The key takeaway is that whilst both Muhammed Ali and Joe Frazer had their successes in their professional life, the lack of self-care in the long run led to them being miserable. George Foreman, on the other hand, took steps at different stages of the career to safeguard his wellbeing, and in the end retied a very happy, healthy and wealthy man.
But what does this mean from a safety perspective? Well, it illustrates that wellbeing is woven into everything we do in the world of safety. If someone is meeting the key areas of wellbeing like health, happiness and job satisfaction, they are much more likely to feel empowered in their workplace to take charge of their own behavioural safety and that of their colleagues.
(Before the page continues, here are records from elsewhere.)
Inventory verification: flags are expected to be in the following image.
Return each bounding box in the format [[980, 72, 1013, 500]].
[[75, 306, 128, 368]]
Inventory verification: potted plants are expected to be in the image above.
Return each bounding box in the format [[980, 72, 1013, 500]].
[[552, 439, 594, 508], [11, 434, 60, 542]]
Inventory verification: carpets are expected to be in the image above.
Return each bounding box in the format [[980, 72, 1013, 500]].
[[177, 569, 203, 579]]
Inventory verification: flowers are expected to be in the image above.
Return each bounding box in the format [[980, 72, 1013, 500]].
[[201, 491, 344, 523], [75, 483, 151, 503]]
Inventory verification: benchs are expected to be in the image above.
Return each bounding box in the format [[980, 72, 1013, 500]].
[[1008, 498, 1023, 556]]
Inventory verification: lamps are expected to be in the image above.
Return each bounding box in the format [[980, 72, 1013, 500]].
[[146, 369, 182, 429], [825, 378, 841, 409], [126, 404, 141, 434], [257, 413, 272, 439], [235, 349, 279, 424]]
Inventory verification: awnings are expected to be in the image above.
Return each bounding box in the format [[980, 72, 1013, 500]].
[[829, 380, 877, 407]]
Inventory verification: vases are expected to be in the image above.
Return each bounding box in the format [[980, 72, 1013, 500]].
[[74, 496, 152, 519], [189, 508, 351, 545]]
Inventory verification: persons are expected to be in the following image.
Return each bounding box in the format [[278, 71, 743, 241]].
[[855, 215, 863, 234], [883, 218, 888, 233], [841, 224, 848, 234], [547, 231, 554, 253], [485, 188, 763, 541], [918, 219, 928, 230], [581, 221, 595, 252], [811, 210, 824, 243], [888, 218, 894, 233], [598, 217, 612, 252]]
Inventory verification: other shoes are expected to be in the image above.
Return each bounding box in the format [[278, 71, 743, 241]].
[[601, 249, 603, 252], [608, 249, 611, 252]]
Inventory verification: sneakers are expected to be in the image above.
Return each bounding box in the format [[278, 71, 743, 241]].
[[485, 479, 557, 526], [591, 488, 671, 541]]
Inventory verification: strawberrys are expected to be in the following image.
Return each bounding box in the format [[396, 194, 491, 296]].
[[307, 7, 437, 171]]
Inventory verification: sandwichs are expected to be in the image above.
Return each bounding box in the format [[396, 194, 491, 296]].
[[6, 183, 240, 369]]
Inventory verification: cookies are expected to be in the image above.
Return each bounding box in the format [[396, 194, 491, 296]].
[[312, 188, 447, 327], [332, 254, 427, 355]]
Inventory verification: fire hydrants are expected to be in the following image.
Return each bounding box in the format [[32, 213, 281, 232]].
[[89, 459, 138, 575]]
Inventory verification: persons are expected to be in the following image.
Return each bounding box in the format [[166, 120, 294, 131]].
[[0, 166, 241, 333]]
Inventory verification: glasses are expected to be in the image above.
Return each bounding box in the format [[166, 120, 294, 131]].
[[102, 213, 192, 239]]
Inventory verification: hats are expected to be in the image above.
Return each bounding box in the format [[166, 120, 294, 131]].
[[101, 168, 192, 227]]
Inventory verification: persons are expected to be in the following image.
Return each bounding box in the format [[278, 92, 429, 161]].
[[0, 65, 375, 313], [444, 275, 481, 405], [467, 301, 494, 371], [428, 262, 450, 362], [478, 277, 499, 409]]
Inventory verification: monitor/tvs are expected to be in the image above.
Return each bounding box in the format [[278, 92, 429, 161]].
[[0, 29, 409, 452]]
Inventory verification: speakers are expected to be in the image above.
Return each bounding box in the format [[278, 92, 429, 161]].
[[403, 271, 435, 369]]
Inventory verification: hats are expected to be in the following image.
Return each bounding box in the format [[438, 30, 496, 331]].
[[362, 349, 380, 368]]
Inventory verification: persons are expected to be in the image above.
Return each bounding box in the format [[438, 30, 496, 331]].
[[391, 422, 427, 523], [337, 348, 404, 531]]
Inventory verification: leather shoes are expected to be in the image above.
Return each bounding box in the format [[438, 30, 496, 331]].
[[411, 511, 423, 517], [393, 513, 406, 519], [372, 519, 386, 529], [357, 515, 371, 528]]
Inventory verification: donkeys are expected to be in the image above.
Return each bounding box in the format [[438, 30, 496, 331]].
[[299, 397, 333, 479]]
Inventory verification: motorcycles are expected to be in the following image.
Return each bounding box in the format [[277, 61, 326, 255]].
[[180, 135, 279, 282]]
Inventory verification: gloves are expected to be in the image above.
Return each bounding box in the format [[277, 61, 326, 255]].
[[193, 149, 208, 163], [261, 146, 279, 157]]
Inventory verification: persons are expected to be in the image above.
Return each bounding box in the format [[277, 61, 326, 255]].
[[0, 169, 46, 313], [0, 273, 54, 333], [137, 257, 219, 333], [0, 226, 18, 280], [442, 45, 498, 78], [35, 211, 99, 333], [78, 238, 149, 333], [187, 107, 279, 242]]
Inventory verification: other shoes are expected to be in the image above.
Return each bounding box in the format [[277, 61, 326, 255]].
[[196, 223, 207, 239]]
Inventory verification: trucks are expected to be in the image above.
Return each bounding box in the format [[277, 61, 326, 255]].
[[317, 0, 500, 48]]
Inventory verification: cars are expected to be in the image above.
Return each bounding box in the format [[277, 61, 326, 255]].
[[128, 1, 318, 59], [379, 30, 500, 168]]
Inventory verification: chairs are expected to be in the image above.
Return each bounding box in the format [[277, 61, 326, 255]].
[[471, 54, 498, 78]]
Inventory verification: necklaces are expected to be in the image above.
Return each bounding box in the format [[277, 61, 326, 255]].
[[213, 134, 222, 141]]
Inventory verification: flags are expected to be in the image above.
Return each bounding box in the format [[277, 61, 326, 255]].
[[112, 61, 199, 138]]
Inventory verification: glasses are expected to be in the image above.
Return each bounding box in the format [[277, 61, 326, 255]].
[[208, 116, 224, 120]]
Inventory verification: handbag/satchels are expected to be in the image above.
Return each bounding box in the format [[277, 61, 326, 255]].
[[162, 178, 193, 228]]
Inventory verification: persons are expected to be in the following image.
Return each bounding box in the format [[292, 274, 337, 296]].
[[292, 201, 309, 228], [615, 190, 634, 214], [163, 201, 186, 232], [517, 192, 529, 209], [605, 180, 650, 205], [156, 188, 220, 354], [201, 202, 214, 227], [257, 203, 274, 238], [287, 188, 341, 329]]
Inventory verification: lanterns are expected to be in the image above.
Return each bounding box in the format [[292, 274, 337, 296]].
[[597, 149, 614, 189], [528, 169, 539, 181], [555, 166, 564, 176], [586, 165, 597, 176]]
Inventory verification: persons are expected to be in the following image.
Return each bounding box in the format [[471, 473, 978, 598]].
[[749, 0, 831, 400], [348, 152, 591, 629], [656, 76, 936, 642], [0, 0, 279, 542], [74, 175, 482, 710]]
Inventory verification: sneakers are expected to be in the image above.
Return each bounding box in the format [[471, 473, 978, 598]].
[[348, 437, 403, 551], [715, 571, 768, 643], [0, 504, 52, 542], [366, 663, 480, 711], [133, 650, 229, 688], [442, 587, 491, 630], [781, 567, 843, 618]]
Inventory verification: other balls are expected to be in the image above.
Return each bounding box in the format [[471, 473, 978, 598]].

“George Foreman is really interesting in this respect. He suffers the worst defeat in the history of the sport. Muhammad Ali is the most popular, successful sportsman you can imagine. And at the peak of his powers, he fights Foreman, who’s a massive underdog, and wins. So, you can argue that Foreman has suffered the worst defeat in the history of the sport to lose to the great Ali, even though he was the overwhelming favourite.
As you can imagine, it breaks him. He fights a couple more fights but his heart’s not in it. He retires. He’s gone from the sport at 25. But in time, he finds religion and that gives meaning to his life. And to try and raise money for a youth club, I think in Galveston, Texas, certainly Texas somewhere, he’s suggested that he boxes again. And he doesn’t want to.
He says, “That was 20 years ago now. I’m in my 40s now.” But he’s persuaded to take low-risk fights, and he keeps winning. So in due course, he finds a guy called Evander Holyfield. His nickname was actually “The Real Deal.” And obviously, Foreman can’t win this fight. But he does much better than people thought. It was kind of a TV gimmick, really.
But he does much better than people thought. So in a couple of months, when Holyfield has an off night against a young man called Michael Moorer, Foreman is watching this in Texas and says, “Well, I could beat him. I’ll wait for him to get tired. When he gets tired, he might make an amateur mistake, and if he does, I’ll chin him.” And he does.
That’s exactly what happens. The guy is miles ahead on points, gets tired, Foreman wins. At this point, he’s a really nice man. Everybody loves him. He gets the endorsement to make some grills. They sell fantastically well. I think he got $183 million when he sold out in his shares.
And somewhere in Texas tonight is a really happy, really healthy, really rich, really popular man called George Foreman. And the whole story, I think, begs two questions. The first one is, you know, “Who won?” And I want to ask the grandchildren, you know, for their answer to that, because I want to suggest, of course, that in the long run, Foreman won.
So with that story of the three famous boxers, that takes us full circle. You know, we get out of life, on balance, what we put into it, whether it’s safety culture, whether it’s cultural excellence, whether it’s well-being, mental health. We can have an impact on what the outcome will be.”
Find out more about how to influence behavioural safety in your workers
The videos provided by Tim Marsh help to illustrate some of the challenges that are present when organisations are trying to improve behavioural safety. The key takeaway is that a holistic approach is needed with good wellbeing strategies at the heart of any behavioural safety changes.